The board of directors of the Eaglecrest Ski Area held its regular meeting Thursday evening, with General Manager Matt Lillard discussing maintenance work at the facility, ticket sales for the upcoming season and the uncertain fate of $3.5 million marked for Eaglecrest in a ballot proposition.
Proposition 1, to authorize a $25 million bond issue that would help fund several projects in the City and Borough of Juneau, narrowly trails in vote returns from the Juneau municipal election Tuesday. The outcome remains too close to call.
The proposed Eaglecrest Learning Center is slated to get $3.5 million from the bond next year if the proposition succeeds.
About 1,600 absentee and questioned ballots will be added into the vote count Friday starting at about 11 a.m., City Clerk Laurie Sica said Thursday, shortly before the meeting.
“We’re waiting another day,” Lillard told the board.
Assemblymember Karen Crane, the Assembly liaison to the Eaglecrest board, said at the meeting that she thinks the proposition could pull through.
“I think there’s a real possibility,” said Crane.
Fifty-seven votes out of 6,131 cast separate the number of “no” votes from Election Day on Proposition 1 from the number of “yes” votes.
“Yes” actually led in the count Tuesday night until the final precinct, covering part of the relatively conservative Mendenhall Valley, reported and put “no” ahead.
Referring to pre-election predictions on the proposition’s chances of succeeding, Lillard remarked, “Those who said 50-50 were pretty darn right.”
After Friday, the next big date for Eaglecrest is Sunday, the last day of its Permanent Fund Dividend sale on season passes.
“If you take an average for the next four days, we should be on pace to be about $40,000 above where we were last year for the pass sales,” Lillard reported.
The PFD rate is $449 for an adult unlimited season pass. After Sunday, Lillard said, the “early bird sale” rate is $499 for the same item.

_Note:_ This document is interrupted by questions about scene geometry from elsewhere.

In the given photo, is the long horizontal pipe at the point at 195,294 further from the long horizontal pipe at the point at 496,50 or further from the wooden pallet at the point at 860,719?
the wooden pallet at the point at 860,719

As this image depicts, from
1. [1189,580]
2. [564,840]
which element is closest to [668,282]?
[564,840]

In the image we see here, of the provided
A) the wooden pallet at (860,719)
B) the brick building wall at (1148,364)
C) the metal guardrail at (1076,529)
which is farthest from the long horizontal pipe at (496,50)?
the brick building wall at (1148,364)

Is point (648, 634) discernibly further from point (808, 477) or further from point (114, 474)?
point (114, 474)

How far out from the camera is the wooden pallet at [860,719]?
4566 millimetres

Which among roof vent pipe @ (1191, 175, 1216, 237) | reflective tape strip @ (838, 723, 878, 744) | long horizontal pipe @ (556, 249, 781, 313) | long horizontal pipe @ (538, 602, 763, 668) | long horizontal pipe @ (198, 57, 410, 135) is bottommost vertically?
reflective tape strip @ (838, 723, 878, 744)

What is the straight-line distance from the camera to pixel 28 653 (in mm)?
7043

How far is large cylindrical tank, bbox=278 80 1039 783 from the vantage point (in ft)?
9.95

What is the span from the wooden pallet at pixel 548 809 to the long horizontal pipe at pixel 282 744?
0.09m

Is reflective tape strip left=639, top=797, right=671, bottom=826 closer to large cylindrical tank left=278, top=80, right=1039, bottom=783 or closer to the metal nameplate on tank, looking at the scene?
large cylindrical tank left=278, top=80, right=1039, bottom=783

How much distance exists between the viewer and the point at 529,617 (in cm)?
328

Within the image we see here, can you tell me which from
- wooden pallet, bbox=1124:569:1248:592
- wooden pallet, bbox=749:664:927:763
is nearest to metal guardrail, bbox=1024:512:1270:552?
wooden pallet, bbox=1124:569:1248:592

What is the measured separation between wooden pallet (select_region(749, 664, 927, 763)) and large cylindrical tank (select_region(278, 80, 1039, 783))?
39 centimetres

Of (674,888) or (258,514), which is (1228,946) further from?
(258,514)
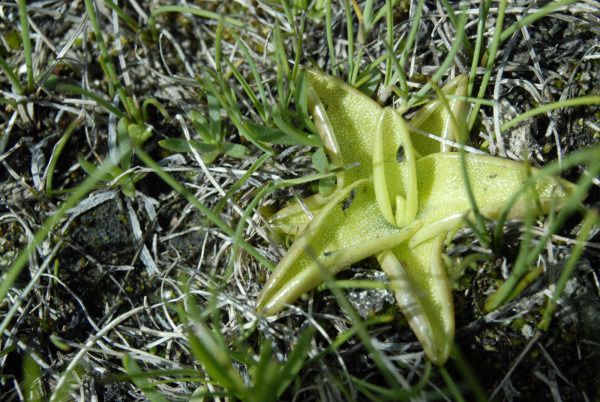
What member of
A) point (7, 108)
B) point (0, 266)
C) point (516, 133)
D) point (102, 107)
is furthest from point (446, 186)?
point (7, 108)

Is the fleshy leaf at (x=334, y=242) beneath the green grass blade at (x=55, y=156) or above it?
beneath

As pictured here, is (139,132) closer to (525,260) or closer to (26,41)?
(26,41)

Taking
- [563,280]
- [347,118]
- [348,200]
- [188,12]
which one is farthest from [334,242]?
[188,12]

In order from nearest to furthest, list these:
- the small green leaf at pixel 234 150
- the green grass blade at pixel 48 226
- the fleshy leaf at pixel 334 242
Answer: the green grass blade at pixel 48 226 < the fleshy leaf at pixel 334 242 < the small green leaf at pixel 234 150

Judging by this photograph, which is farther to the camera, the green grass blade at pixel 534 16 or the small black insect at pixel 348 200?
the small black insect at pixel 348 200

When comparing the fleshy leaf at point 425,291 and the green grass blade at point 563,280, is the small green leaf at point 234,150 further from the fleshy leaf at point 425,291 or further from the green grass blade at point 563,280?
the green grass blade at point 563,280

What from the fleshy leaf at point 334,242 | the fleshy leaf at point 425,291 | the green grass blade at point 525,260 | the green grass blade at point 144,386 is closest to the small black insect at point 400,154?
the fleshy leaf at point 334,242
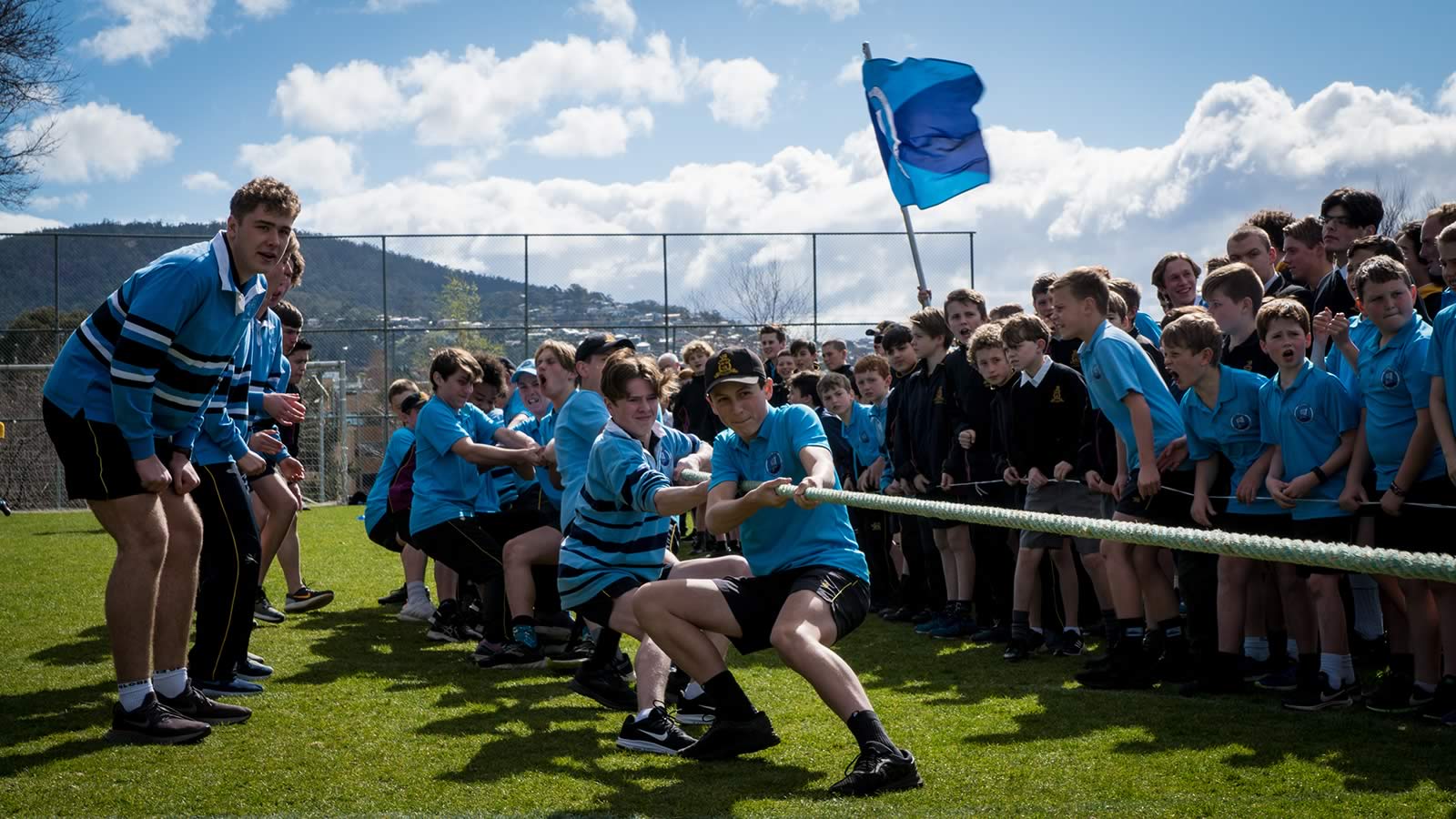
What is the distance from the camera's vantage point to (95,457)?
4.76m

Lillard’s update on Eaglecrest’s maintenance situation touched on one of the most anticipated changes at the ski area this year: the completion of its four-year endeavor to install electric motors in its chair lifts.

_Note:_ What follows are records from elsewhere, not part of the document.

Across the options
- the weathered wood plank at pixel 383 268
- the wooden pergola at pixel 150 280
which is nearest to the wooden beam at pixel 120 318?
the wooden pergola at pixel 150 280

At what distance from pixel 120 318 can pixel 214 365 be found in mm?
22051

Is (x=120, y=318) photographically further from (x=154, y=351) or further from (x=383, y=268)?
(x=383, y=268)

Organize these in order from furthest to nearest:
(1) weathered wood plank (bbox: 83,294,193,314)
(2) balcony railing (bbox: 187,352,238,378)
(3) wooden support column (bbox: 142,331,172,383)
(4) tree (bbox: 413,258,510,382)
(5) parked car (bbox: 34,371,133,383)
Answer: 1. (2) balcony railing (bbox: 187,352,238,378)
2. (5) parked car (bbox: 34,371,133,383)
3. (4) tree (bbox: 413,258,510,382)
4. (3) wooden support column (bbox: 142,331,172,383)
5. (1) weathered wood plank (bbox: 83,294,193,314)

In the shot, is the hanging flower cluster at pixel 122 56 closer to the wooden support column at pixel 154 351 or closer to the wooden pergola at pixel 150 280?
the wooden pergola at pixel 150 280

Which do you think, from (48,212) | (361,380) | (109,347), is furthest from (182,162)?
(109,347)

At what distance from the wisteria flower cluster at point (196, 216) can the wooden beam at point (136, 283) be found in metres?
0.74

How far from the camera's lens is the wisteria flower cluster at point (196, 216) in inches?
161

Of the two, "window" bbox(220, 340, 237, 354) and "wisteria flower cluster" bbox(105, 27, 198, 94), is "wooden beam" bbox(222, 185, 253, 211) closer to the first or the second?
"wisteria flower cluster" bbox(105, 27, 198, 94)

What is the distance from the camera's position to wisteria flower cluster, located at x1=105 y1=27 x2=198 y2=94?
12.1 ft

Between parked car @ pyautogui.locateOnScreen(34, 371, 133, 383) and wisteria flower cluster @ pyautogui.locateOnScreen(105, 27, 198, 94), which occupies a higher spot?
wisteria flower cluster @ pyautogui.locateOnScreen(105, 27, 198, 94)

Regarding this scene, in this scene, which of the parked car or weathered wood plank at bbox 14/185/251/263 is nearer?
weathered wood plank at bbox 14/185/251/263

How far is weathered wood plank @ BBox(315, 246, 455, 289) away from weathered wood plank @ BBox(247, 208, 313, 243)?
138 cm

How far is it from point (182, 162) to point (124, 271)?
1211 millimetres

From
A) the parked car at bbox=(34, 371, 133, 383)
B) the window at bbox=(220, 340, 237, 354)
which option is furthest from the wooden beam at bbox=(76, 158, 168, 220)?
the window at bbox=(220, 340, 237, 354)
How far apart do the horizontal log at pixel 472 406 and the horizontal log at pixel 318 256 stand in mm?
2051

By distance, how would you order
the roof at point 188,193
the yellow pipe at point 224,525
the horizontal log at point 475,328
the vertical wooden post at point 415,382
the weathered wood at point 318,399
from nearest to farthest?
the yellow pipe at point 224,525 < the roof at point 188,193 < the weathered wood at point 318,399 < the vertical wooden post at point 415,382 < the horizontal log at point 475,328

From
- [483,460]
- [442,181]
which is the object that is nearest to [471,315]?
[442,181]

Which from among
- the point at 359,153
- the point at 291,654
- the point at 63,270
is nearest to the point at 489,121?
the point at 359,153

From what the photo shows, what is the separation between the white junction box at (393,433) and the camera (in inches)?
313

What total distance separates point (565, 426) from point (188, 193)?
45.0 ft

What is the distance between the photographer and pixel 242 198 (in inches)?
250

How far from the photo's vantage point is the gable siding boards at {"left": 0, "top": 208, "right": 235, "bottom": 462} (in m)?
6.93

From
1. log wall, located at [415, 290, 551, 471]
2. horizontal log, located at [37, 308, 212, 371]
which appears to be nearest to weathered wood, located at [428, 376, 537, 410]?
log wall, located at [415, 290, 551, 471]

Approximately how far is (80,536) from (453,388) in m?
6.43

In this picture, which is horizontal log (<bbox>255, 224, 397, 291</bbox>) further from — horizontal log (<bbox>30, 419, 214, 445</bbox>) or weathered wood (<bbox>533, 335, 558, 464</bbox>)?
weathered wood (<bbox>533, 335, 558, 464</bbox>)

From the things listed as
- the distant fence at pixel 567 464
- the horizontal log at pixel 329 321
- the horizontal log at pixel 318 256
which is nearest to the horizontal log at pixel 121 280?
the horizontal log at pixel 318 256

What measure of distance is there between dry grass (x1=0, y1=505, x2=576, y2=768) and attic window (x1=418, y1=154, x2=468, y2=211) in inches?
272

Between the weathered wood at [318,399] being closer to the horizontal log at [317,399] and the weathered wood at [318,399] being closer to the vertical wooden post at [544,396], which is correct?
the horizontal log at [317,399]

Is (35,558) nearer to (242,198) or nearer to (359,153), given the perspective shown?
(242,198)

“We’re wrapping up our summer projects and maintenance, and starting to prep for the season,” said Lillard. “Hooter (lift) passed its load test today, so outside of a final inspection in about two and a half weeks when the inspector comes up, Hooter is ready to go, and all the other lifts are ready to go or will be.”
Hooter is the last of three lifts to be upgraded with the electric drives. Black Bear lift, which is located farther away from the lodge, is the only one that is still running on diesel.
“We’re looking forward to a nice, quiet ride up on Hooter,” Lillard said.
Thursday’s meeting was likely the last for Crane, she told the board, as new liaison assignments will be made by Mayor-elect Merrill Sanford when the incoming Assembly is organized.
“They try and move us through the different ones,” Crane explained. “It gives us each a chance to learn more about different segments of the borough. And so I imagine somebody else will have the opportunity. But I’ve learned a lot. I’ve really enjoyed it.”
Board President Wayne Stevens praised Crane’s service as liaison to the Eaglecrest board.
“On behalf of the board, I want to say thank you very much, because in my tenure, you are singularly the best-attended Assemblymember and participant in the deliberations of Eaglecrest that we’ve had,” said Stevens. “So thank you very much. It means a lot.”
Board member Michael Stanley echoed Stevens.
“Karen, thank you,” Stanley said. “Your insights into the Assembly’s thinking and helping us shape our decision-making has been really helpful, so really, thank you very much.”